Dans plusieurs publications, le propriétaire de GMML, une petit promoteur des régions, fait même de la publicité pour ses collaborations avec Le Marchand de Crime pour des concours.

Suite à la publication, Benjamin Poindront de GMML Prod nous a contacté par rapport à la relation entre sa compagnie et Le Marchand de Crime.

“Nous avons été en contact une seule et unique fois avec le Marchand de Crimes dans le cadre d'une guignolée de Noël”, nous dit Poindront.

Il s’est aussi engagé à ne plus faire de tribune aux groupes et aux maisons de disques associés au NSBM, et nous a dit vouloir garantir l’intégrité de GMML au sein d'un univers pollué par des groupes et organisations extrêmes.

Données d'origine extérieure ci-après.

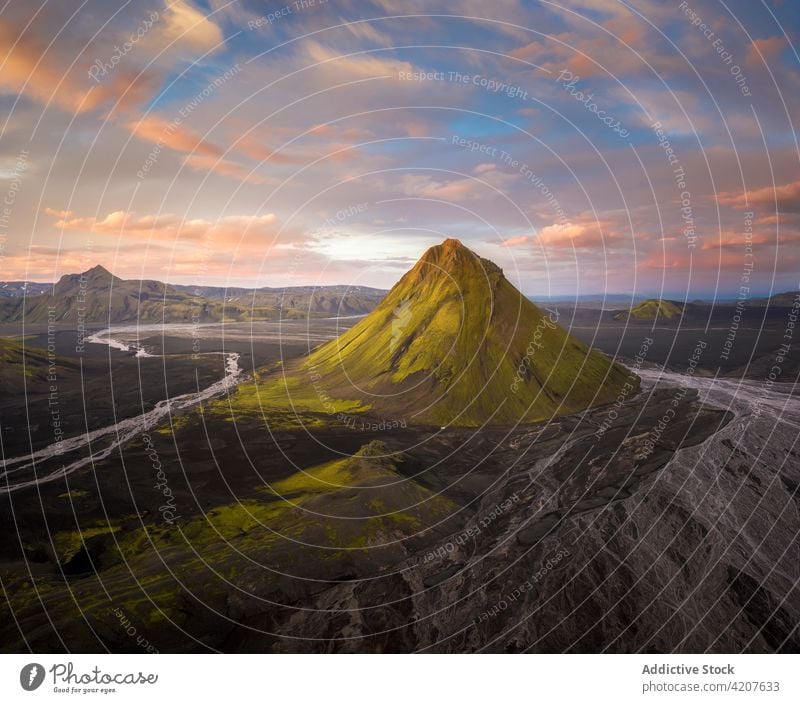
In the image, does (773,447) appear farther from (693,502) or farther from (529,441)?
(529,441)

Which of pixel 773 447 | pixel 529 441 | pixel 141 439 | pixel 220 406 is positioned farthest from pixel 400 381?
pixel 773 447

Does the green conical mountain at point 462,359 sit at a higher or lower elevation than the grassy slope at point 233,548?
higher

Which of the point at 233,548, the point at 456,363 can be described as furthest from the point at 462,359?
the point at 233,548

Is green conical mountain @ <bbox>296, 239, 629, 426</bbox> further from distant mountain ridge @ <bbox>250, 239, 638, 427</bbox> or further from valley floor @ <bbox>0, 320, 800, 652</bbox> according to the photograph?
valley floor @ <bbox>0, 320, 800, 652</bbox>

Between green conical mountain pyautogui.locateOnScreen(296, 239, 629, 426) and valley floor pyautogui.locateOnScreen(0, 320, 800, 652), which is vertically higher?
green conical mountain pyautogui.locateOnScreen(296, 239, 629, 426)

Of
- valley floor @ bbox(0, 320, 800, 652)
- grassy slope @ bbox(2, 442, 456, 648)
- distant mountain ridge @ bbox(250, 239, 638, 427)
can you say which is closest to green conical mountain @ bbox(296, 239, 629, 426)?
distant mountain ridge @ bbox(250, 239, 638, 427)

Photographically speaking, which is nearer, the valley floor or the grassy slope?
the valley floor

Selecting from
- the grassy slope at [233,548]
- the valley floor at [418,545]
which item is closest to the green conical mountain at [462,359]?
the valley floor at [418,545]

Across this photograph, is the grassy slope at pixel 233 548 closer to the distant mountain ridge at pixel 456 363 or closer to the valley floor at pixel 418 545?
the valley floor at pixel 418 545

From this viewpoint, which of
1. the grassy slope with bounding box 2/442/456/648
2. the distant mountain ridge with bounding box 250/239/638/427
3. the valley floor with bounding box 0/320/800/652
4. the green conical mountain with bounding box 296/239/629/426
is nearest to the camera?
the valley floor with bounding box 0/320/800/652
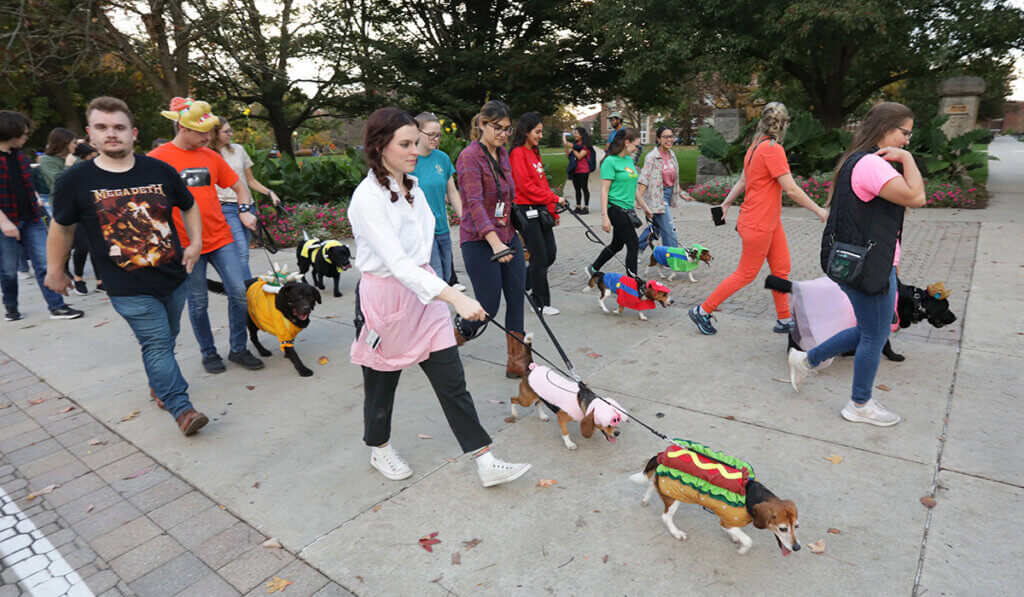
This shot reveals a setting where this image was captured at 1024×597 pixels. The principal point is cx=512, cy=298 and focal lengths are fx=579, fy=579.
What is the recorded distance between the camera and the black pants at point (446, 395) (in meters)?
2.88

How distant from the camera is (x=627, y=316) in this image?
19.2ft

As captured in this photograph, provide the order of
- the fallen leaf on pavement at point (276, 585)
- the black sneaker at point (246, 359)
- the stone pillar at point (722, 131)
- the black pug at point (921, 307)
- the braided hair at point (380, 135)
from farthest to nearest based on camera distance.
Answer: the stone pillar at point (722, 131)
the black sneaker at point (246, 359)
the black pug at point (921, 307)
the braided hair at point (380, 135)
the fallen leaf on pavement at point (276, 585)

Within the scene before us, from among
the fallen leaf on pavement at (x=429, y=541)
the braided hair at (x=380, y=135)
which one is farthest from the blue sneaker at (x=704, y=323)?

D’autres membres du groupe partagent de façon routinière les liens pour des chansons NSBM, encensent des artistes néo-Nazis, et font même la promotion de leurs concerts. Les quelques membres qui critiquent ses publications font souvent face à des barrages d’insultes.

La scène Black métal, au Québec comme ailleurs, a longtemps été l’objet de critiques pour sa position nébuleuse envers le racisme et son refus d’exclure les artistes néo-Nazis. En 2016, le festival de Black métal montréalais Messe des Morts à été forcé d’annuler le concert d’un groupe lié à la scène NSBM, Graveland, suite à une manifestation antifasciste. Un peu moins de deux ans plus tard, un petit festival du Saguenay, Skogen Fest, tenait sa première édition avec Graveland comme tête d’affiche.

Steve Labrecque a décliné de partager ses commentaires après avoir été contacté. 

Cette publication à été mise à jour pour inclure les commentaires de Benjamin Poindront de GMML Productions.